Researchers saw the first whale about a week ago off the small island of Niihau, near Kauai, the National Oceanic and Atmospheric Administration said in a news release Tuesday. A second whale was seen days later near Kauai's Pacific Missile Range Facility.
Humpbacks normally arrive in the tropics in November and stay through May. There has been a general trend toward earlier arrivals in the past two decades, with the average in the past 10 years happening on Oct. 1, officials said. About 10,000 humpbacks winter in Hawaii each year.
Officials said boats should watch for and avoid the newly arriving whales. Ship strikes and entanglements can kill the animals and injure people on board.
"It's important for everyone to be extra vigilant during whale season, for their own safety and the protection of the animals," said Malia Chow, superintendent of the Hawaiian Islands Humpback Whale National Marine Sanctuary.
While researchers have little data on the number of fatal whale encounters with people, they know that boat strikes are common. Most times, the injured whales are devoured by sharks or sink after they die, so scientists don't know about the encounter.

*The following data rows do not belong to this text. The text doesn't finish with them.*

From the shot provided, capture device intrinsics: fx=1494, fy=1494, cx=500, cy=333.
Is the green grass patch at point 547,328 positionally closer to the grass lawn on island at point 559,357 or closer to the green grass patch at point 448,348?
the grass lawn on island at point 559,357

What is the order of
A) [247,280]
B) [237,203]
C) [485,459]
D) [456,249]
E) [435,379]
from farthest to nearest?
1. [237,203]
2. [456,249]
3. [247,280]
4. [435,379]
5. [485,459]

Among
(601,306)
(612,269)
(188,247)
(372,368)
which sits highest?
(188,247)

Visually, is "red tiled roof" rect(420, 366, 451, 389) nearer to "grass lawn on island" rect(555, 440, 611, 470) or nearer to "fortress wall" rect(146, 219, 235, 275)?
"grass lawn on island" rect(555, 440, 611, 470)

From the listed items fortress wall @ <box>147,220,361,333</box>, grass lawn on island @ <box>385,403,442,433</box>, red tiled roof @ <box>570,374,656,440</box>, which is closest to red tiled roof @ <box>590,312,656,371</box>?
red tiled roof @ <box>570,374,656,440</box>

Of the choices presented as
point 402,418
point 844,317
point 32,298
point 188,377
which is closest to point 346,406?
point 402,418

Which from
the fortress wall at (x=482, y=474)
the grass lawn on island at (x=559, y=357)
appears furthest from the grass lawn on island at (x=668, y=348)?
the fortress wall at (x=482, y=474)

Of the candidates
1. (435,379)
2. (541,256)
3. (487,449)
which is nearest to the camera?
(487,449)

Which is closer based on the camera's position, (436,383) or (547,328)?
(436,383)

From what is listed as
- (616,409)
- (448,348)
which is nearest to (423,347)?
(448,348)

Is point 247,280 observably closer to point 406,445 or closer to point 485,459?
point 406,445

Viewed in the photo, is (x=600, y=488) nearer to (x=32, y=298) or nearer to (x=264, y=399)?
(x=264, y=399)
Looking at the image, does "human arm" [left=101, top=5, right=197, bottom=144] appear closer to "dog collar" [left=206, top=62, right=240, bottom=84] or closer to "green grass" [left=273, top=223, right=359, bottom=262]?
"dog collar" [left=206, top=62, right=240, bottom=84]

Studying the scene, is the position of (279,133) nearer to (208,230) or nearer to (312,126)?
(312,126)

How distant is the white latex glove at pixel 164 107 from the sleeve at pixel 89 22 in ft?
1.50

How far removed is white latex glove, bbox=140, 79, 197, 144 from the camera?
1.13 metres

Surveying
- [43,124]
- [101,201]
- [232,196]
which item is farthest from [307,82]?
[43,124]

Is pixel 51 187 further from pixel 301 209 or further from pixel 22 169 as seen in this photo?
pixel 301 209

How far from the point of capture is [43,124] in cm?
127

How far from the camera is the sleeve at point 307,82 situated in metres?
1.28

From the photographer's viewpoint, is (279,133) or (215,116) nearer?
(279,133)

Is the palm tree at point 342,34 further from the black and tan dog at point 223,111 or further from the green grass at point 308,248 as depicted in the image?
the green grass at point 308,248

"The first day there's like three sharks, the second day there's 10," said NOAA's Ed Lyman, who monitors whale strikes and entanglements in the Pacific. "They make short work of eating a whale and it's off the radar screen for us."
About 50 per cent of whales in heavily monitored parts of the Pacific Ocean have scars on their body that indicate they have been injured by human activity, Lyman said.
Federal officials proposed removing most of the world's humpback whales from the endangered species list in April. The iconic mammal was on the verge of extinction when the international community banned whaling of the species nearly 50 years ago. The U.S. government listed it as endangered four years later.
But that doesn't mean they will lack protections.
The whales would still be covered by the Marine Mammals Protection Act. Plus, the U.S. is a member of the International Whaling Commission, which banned commercial whaling in 1966.